**Work request:**
Rewrite every line of the listing below, replacing "Left headlight" with "Right headlight" and leaving everything else unchanged. Leave out the pictures and give only the text lines.

**Records to process:**
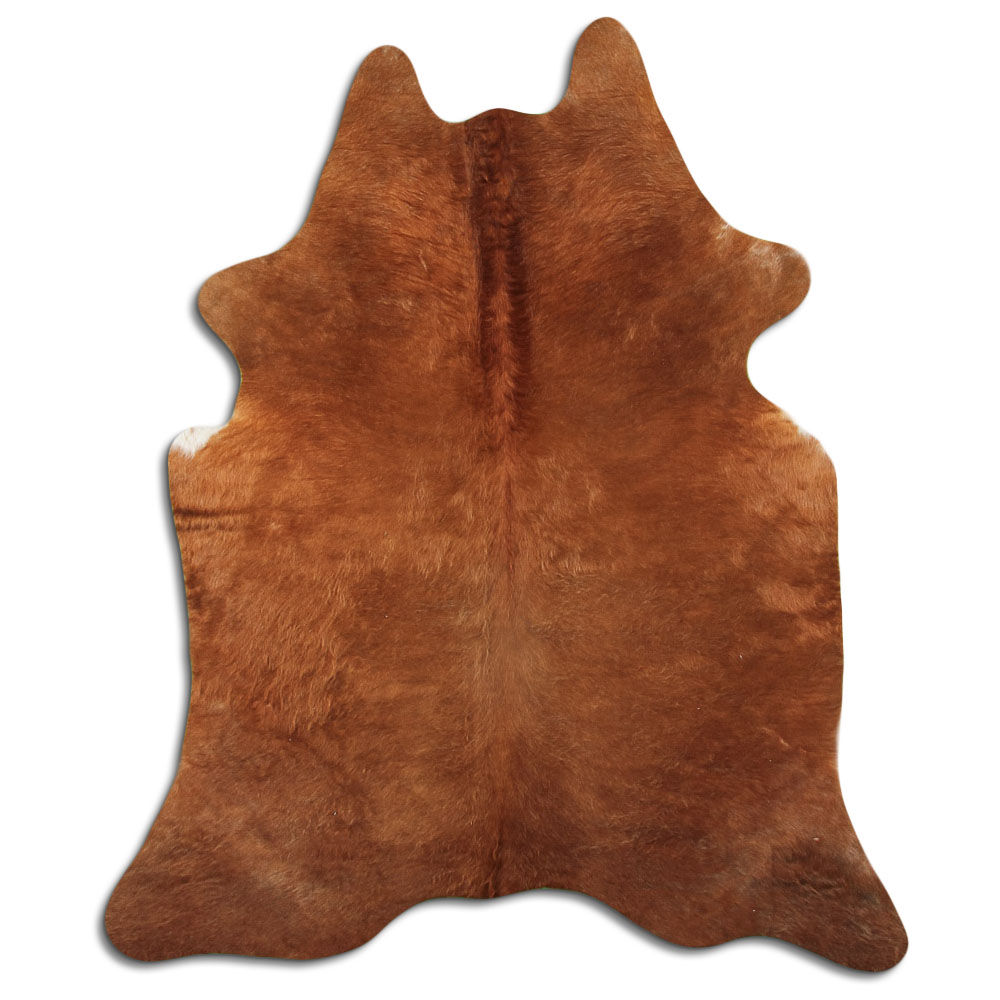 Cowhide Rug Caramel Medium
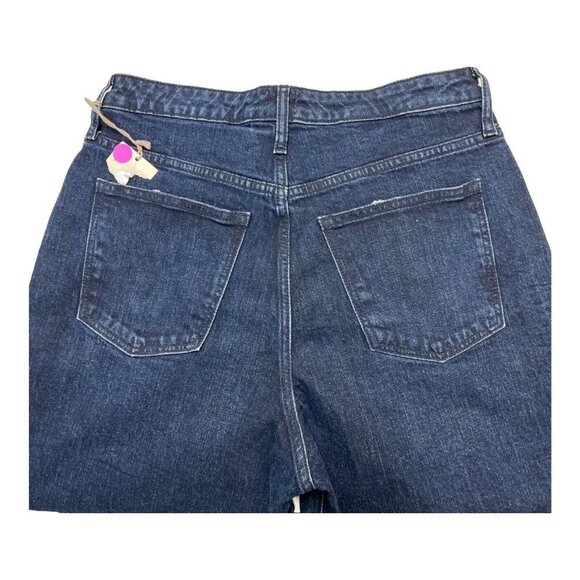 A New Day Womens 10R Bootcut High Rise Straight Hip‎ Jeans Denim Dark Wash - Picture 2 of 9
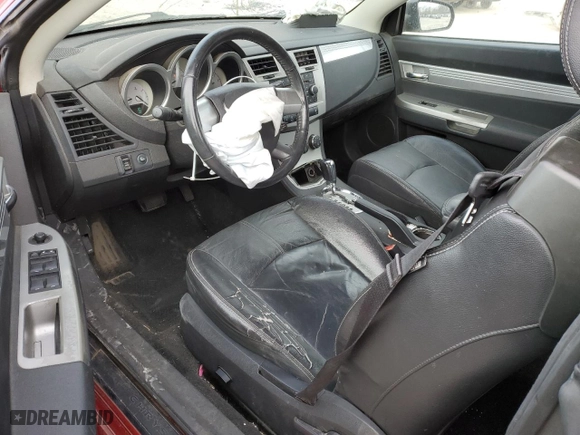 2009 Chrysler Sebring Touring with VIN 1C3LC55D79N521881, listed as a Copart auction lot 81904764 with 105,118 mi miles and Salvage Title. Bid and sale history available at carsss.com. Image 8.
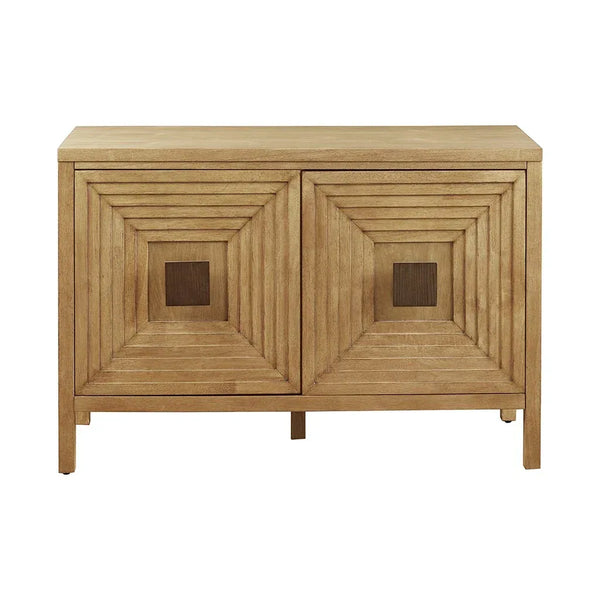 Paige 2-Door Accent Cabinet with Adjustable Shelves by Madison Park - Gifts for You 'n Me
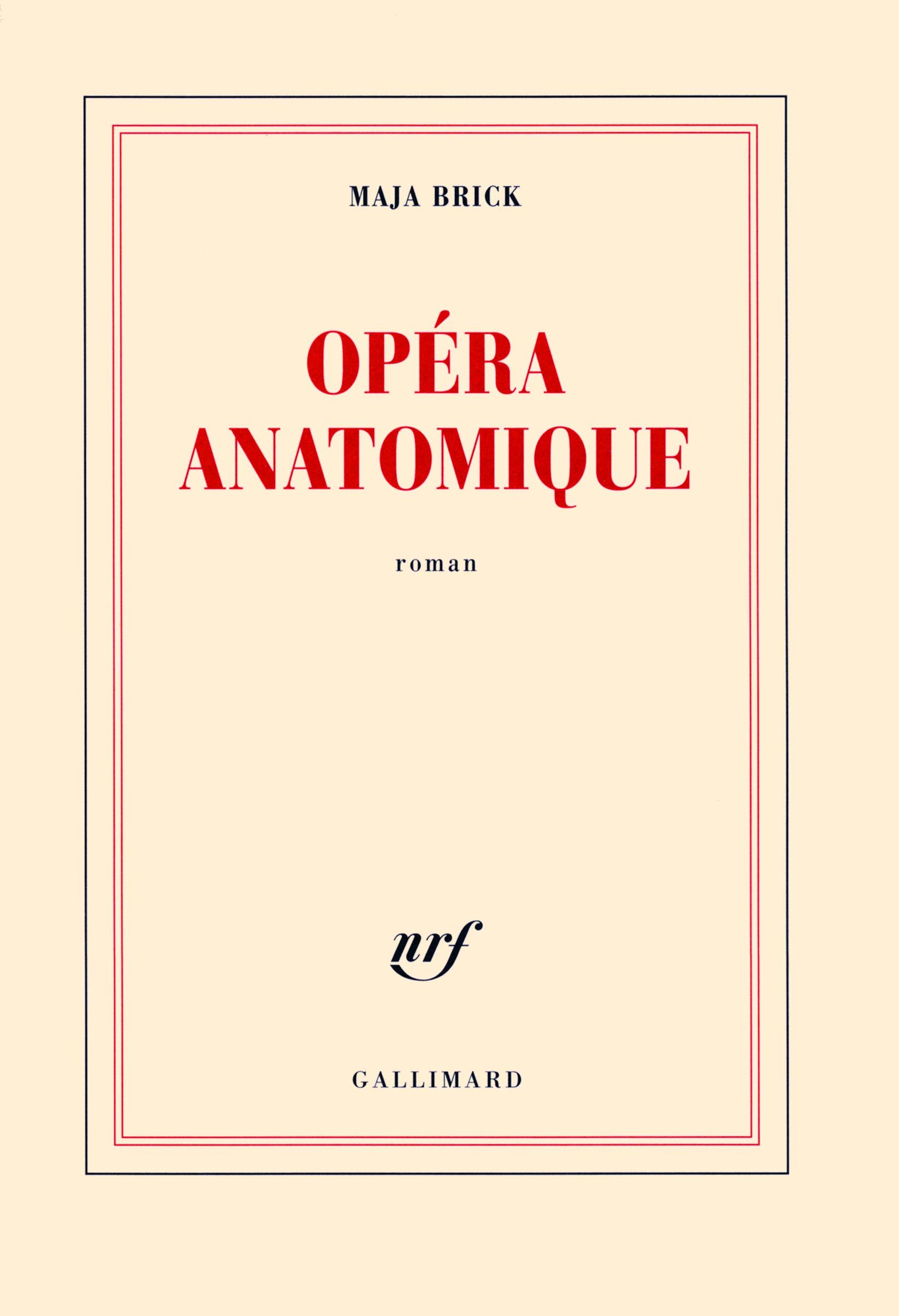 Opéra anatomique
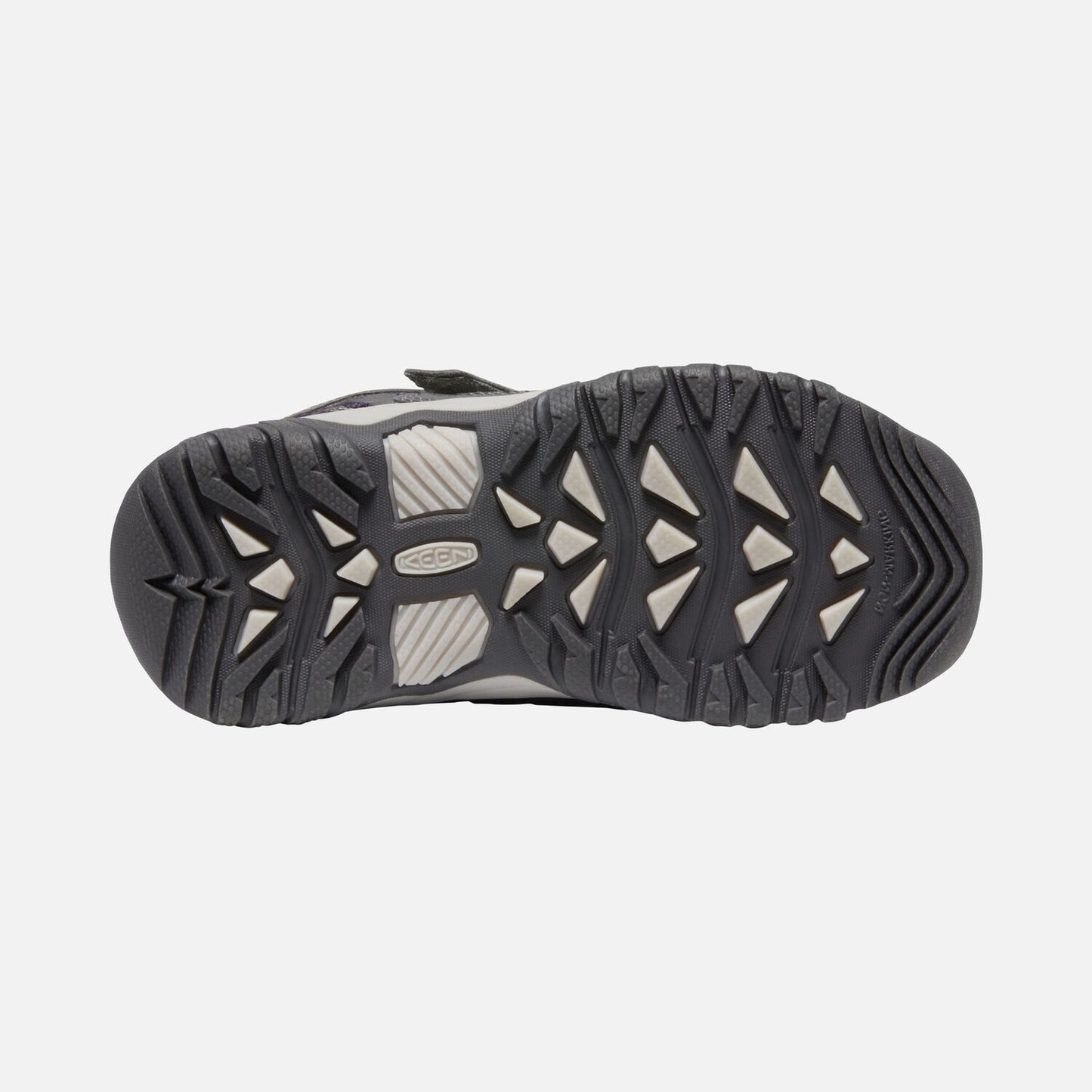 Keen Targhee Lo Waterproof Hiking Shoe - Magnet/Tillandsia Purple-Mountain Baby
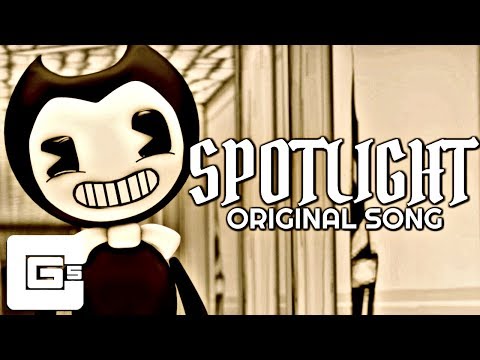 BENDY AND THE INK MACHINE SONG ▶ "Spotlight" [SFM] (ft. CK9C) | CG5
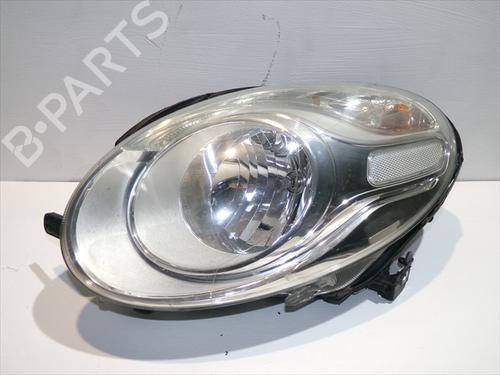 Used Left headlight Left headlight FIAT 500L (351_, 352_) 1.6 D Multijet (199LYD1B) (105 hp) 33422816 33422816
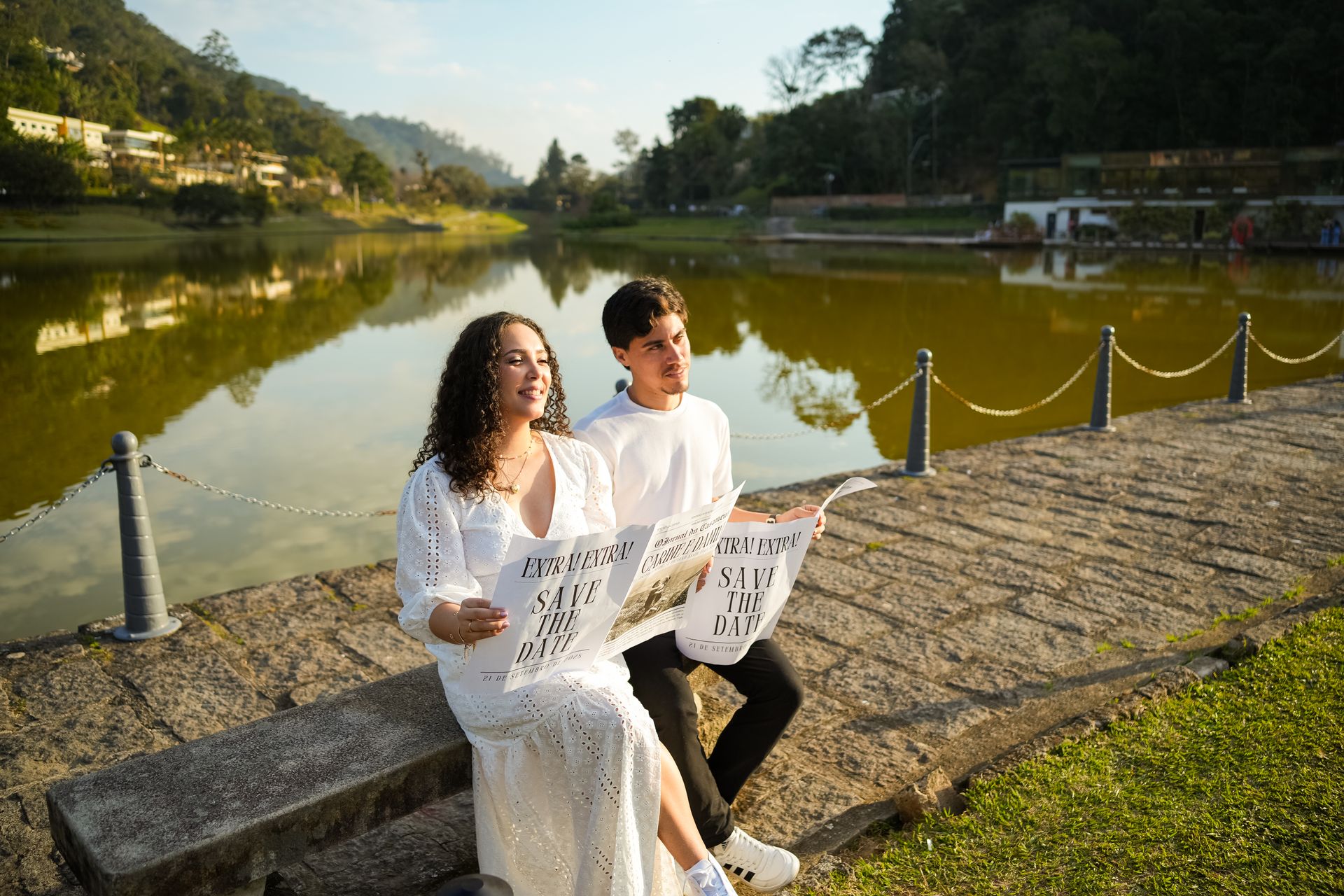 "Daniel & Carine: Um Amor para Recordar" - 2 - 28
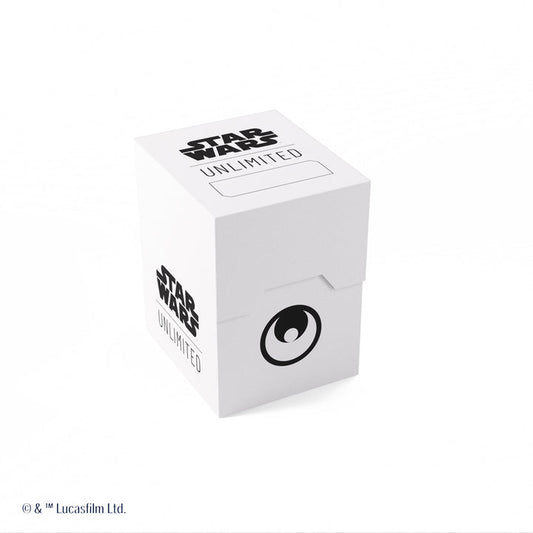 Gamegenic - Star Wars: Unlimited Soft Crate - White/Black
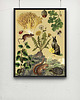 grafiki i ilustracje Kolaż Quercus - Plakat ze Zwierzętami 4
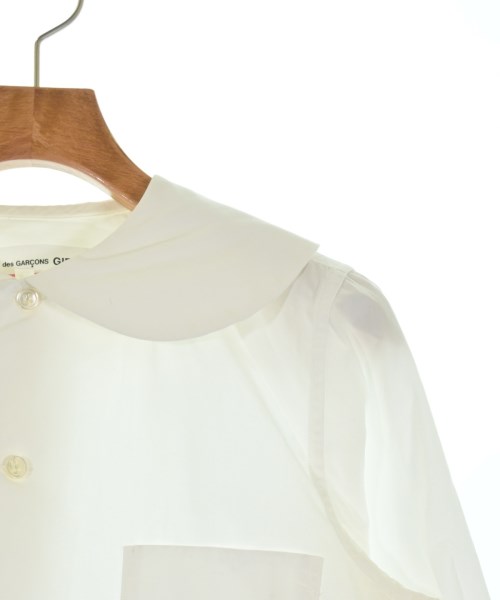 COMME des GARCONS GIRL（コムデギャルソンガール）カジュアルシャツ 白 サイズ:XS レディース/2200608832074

**Exercise answer:**
 Cowhide Rug Caramel Medium
 A New Day Womens 10R Bootcut High Rise Straight Hip‎ Jeans Denim Dark Wash - Picture 2 of 9
 2009 Chrysler Sebring Touring with VIN 1C3LC55D79N521881, listed as a Copart auction lot 81904764 with 105,118 mi miles and Salvage Title. Bid and sale history available at carsss.com. Image 8.
 Paige 2-Door Accent Cabinet with Adjustable Shelves by Madison Park - Gifts for You 'n Me
 Opéra anatomique
 Keen Targhee Lo Waterproof Hiking Shoe - Magnet/Tillandsia Purple-Mountain Baby
 BENDY AND THE INK MACHINE SONG ▶ "Spotlight" [SFM] (ft. CK9C) | CG5
 Used Right headlight Right headlight FIAT 500L (351_, 352_) 1.6 D Multijet (199LYD1B) (105 hp) 33422816 33422816
 "Daniel & Carine: Um Amor para Recordar" - 2 - 28
 Gamegenic - Star Wars: Unlimited Soft Crate - White/Black
 grafiki i ilustracje Kolaż Quercus - Plakat ze Zwierzętami 4
 COMME des GARCONS GIRL（コムデギャルソンガール）カジュアルシャツ 白 サイズ:XS レディース/2200608832074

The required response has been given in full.